From 7fe60e59898bc39a9dfa693d0e3ea76e26c8ae47 Mon Sep 17 00:00:00 2001
From: Daniel Nephin <dnephin@hashicorp.com>
Date: Thu, 5 Aug 2021 18:38:06 -0400
Subject: [PATCH] telemetry: prevent stale values from cert monitors

Prometheus scrapes metrics from each process, so when leadership transfers to a different node
the previous leader would still be reporting the old cached value.
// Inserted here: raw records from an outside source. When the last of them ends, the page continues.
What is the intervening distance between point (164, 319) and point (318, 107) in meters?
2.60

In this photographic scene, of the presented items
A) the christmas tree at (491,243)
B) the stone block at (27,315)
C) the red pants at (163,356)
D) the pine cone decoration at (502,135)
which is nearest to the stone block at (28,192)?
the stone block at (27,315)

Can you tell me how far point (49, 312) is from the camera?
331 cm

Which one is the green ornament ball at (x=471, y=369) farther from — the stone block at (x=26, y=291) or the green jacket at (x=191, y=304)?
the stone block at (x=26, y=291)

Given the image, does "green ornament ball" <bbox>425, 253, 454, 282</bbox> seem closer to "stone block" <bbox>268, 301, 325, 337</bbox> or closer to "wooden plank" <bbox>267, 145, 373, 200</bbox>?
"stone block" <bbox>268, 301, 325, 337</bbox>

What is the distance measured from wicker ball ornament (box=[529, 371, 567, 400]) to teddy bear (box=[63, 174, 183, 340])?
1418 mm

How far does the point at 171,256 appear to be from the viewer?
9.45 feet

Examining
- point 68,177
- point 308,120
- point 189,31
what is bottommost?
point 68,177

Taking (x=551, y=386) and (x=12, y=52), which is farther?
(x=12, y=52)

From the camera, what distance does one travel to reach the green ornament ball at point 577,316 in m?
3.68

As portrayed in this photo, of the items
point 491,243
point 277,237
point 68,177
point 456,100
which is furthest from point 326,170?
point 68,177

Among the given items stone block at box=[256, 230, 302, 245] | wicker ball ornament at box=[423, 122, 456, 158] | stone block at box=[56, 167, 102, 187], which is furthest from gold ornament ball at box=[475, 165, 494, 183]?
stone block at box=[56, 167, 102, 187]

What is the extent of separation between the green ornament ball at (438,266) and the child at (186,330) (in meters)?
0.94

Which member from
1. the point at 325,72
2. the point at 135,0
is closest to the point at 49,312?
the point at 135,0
By setting NaN, I believe we should zero-out the value, so that prometheus should only consider the
value from the new leader.
---
 agent/consul/leader_metrics.go | 4 ++++
 1 file changed, 4 insertions(+)

diff --git a/agent/consul/leader_metrics.go b/agent/consul/leader_metrics.go
index 02a6c6d196..bb65d4dafa 100644
--- a/agent/consul/leader_metrics.go
+++ b/agent/consul/leader_metrics.go
@@ -5,6 +5,7 @@ import (
 	"crypto/x509"
 	"errors"
 	"fmt"
+	"math"
 	"strings"
 	"time"
 
@@ -156,6 +157,9 @@ func (m CertExpirationMonitor) Monitor(ctx context.Context) error {
 	for {
 		select {
 		case <-ctx.Done():
+			// "Zero-out" the metric on exit so that when prometheus scrapes this
+			// metric from a non-leader, it does not get a stale value.
+			metrics.SetGauge(m.Key, float32(math.NaN()))
 			return nil
 		case <-ticker.C:
 			fn()